For some reason, I’ve dealt with more than my share of miserable people lately and I don’t like it. What ticks inside a person that makes him consistently miserable? I don’t have enough coffee-stained shirts, M. Scott Peck books or degrees hanging on the wall to answer that one. But I do know this: it’s never their fault! Someone, somewhere along the line has done them wrong and we’re going to listen to all of it even if they have to strap us down. I know what you’re saying. “Bob, please help me. Miserable people make me sick. What can I do to rid my life of these vermin?” We need to unify. We need to band together and stop the madness.
First of all, misery loves company. We need to stop being co-dependent. If we don’t give into them, they will eventually leave us alone. As a wise old exterminator once told me as he was casually putting a mouse in his pocket, “Take away their food source and all you have to do is clean up the crap on the floor.”
It’s time to take our lives back and we have the power to do that. Are you with me? When a miserable person asks us how we’re doing with the hopes of hearing that our lives are crumbling faster than a six-month-old Keebler cookie, take a deep breath and respond with the old, “Couldn’t be better,’ or “If I were any better, I’d have to be two people.” They hate that. They don’t want to be the only person on the boat who sinks. We’re taking away their food source.

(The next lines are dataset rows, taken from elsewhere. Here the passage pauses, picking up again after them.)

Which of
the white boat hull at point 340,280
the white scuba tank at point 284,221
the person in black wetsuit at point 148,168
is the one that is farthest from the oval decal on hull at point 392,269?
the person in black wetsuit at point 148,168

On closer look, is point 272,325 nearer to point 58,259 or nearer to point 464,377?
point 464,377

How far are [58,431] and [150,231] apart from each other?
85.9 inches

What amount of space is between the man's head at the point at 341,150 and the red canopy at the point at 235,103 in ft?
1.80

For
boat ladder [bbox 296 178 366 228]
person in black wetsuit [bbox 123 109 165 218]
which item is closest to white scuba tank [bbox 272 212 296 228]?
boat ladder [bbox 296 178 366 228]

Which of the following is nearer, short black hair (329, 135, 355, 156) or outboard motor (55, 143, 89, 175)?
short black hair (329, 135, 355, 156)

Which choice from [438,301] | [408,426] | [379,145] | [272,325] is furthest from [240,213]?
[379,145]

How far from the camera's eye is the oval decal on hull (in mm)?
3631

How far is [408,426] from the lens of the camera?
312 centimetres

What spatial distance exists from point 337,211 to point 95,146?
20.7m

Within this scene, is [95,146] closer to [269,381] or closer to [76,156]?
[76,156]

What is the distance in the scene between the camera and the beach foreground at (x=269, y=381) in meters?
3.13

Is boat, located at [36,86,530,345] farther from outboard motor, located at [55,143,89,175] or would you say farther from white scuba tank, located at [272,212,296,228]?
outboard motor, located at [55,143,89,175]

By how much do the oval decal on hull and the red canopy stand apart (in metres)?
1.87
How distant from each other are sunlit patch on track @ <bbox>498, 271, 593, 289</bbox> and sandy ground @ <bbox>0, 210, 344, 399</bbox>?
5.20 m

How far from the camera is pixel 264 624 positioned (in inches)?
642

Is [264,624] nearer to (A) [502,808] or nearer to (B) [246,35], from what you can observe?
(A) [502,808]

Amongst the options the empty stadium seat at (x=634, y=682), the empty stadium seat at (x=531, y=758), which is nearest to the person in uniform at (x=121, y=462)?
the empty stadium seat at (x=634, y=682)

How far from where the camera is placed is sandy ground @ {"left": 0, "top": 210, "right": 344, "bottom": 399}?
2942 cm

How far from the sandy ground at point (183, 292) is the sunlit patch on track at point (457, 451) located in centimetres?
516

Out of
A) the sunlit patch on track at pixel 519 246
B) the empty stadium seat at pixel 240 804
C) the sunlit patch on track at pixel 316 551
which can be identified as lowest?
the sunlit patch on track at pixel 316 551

Also, remember, as I wag my finger, there is no prescription available for the condition known as ‘miserable’, only clinical depression can get your doctor to break out her pen. Unfortunately, and how’s this for irony, by letting a miserable person get to us, we’re the suckers running to the pharmacy for Prozac!
We’ve tried comforting them and it never seems to work. Strangely enough, when we do try to offer even a modicum of advice and it fails, we become the enemy. This REALLY stinks because then not only do we have a miserable person on our hands but an angry, miserable person as well.
Was it something that happened in their childhood that makes them so miserable? Probably, but we don’t care about that because our parents made us ride in the trunk and we’re not miserable, right? Aren’t there enough N.M.’s (non-miserables) that we can befriend? We wouldn’t go to the supermarket and buy a grapefruit that’s been bounced around like a basketball, would we? Of course not. We would put it back for the miserable person to buy. See, now we’re getting it.
So, again, we need to band together on this. Let someone else more qualified deal with these unhealthy human beings. Finally, remember, in your next encounter, be nice, be brief and in no time at all, you’ll be washing the floor for the last time.